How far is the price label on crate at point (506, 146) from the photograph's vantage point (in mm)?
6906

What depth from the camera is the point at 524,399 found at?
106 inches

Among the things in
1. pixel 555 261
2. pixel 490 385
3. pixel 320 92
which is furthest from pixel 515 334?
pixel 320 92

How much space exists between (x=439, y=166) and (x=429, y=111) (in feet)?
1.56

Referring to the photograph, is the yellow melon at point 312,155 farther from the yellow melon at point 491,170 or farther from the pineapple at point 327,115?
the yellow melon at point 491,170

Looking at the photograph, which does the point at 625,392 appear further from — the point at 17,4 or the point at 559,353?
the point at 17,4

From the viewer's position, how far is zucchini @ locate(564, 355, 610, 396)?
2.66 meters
◆ ◆ ◆ ◆
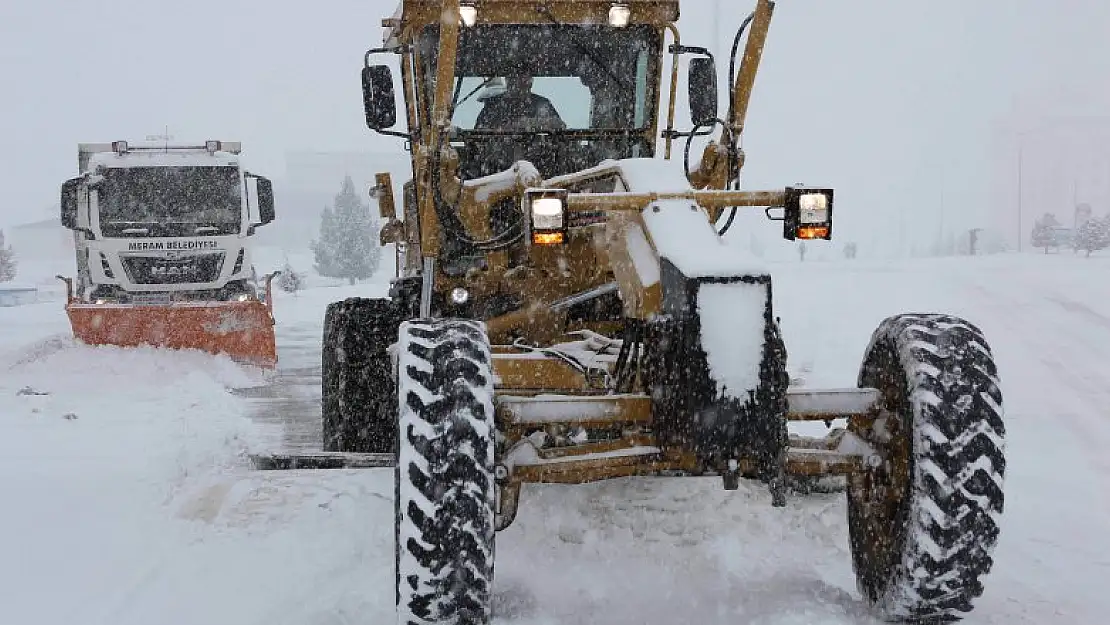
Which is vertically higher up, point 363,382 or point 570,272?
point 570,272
◆ ◆ ◆ ◆
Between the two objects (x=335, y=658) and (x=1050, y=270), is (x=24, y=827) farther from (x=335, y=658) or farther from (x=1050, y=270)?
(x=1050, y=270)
◆ ◆ ◆ ◆
*Work instructions*
Copy out every line in the entries above that contains the word "melon".

*Response to the task*
Referring to the photograph, is the yellow melon at point 312,155 farther from the yellow melon at point 491,170 or farther from the pineapple at point 327,115?
the yellow melon at point 491,170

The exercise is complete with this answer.